To me, Keybase (https://keybase.io) seems to solve the "PGP has a bad user experience" problem correctly for like 90% of the population. You post proofs of your public key to known media (Twitter, Github, your website, etc.) which you control. These can be checked by anyone.
Even if the remote person doesn't know they are talking to you (as a human entity), they know they are talking to the combined online persona of all those accounts, which is all that matters for the vast majority of them. Yes, it is possible for all these services to collude and post false proofs, but that would be relatively easily detectable, and realistically not a concern for the majority of people out there, whose alternative is to not use any encryption. People who are really concerned can always fall back to standard PGP.
[Edit: Looks like I didn't read the article carefully enough, the author himself says he actually does use Keybase too.]
The combined online persona of those accounts is only as strong as their combined security. aka: Why would services need to collude when they can get the job done by ineptitude?
I agree, a lot of services displayed a shocking amount of incompetence in that post. However,
a) The more proofs you have, the harder it becomes to force them. YC for example is one location, and is run (in my opinion) by very smart people where it would be hard to get a compromise.
b) My point is that this is an excellent alternative to not using anything in a way that is both friendly to people ("just make this post on [website]") and compatible with an older, better method of privacy (PGP) that people have been using for years.
It may not be as perfect as some of the more esoteric alternatives that people have suggested elsewhere in the thread (I'm not sure about this, can an incompetent phone company employee compromise some of the phone-based ones? I've come across a lot of incompetent phone company people), but much easier for the regular person to use.
This is a crazy story but I still think Keybase gives you a lot to defend here. You have to compromise all the accounts and change all the proves to actually be able to send valid messages to somebody else.

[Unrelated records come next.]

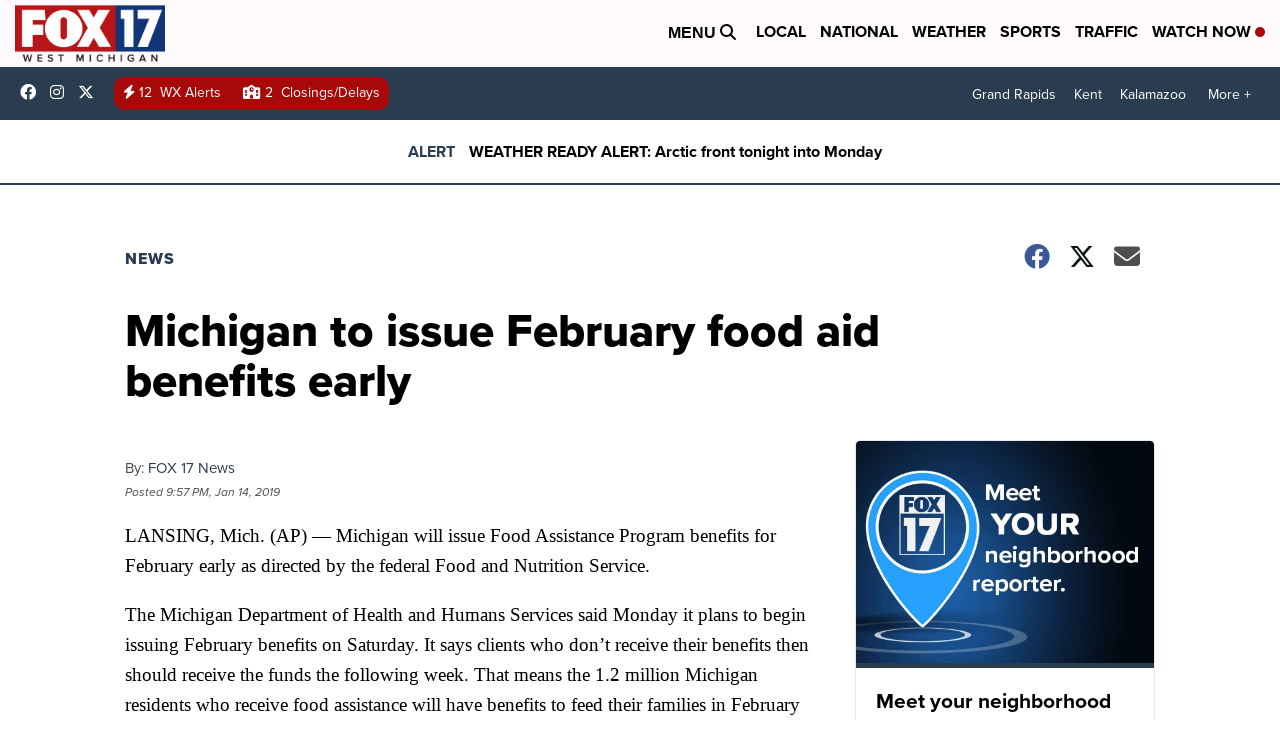

--- FILE ---
content_type: application/javascript; charset=utf-8
request_url: https://fundingchoicesmessages.google.com/f/AGSKWxVnm5_IxJyq1wtkfGjWDilx7UlXxY65LW8yMATiXGpN-hvB52slNN8_PVHOTxZWFPRPT1kguTgYl15bt3FAb71TR1H5x9cigODzg7uy0G5z4Srhxo5YxavdIqvaS9sfrvdBsu4eZQPUGCmKyd56lLgjgMA8cR9s2HYw57kVROMzxCqAAf2RxymqjYgk/_728x90.swf?/ads/google_/assets/ads3-.com/ad2//pencilad.
body_size: -1289
content:
window['161a51c3-d2bc-48e3-a40e-b1137216ff21'] = true;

That is a tall order, even if you use the same email as a username everywhere. I use long random passwords and 2Fa on a number of the important accounts. I don't trust google and Facebook, but I trust them to have some interest in not letting accounts be compromised.
Also if somebody changes all the proves, they will all be new and a smart system should be able to detect this sort of stuff in the future.
I tried keybase. I find it a novelty. It's just as awful to use as pgp. So regardless of anything else it offers it's a dead end like pgp. It's designed by developers and security nerds I get it. But that's who it will stay with too.
It's not an attack on them just the reality.
People don't mind SSL because they don't have to do anything to get its benefits. It's transparent to the end user.
Is it perfect? Hell no. Managing veers is as bad as managing keys. It's a pita. But only has to be done on one end.
Even Phil Z. Learned this when he made zphone. It has to be transparent to the end user and have a simple way to authenticate the other end.
Keybase: Where I put my GPG keys which I basically only use to sign git commits for repositories that I'm most likely the only person that will ever lay eyes upon them but atleast I can verify that nobody pushed to them...
Even if the remote person doesn't know they are talking to you (as a human entity), they know they are talking to the combined online persona of all those accounts, which is all that matters for the vast majority of them. Yes, it is possible for all these services to collude and post false proofs, but that would be relatively easily detectable, and realistically not a concern for the majority of people out there, whose alternative is to not use any encryption. People who are really concerned can always fall back to standard PGP.
[Edit: Looks like I didn't read the article carefully enough, the author himself says he actually does use Keybase too.]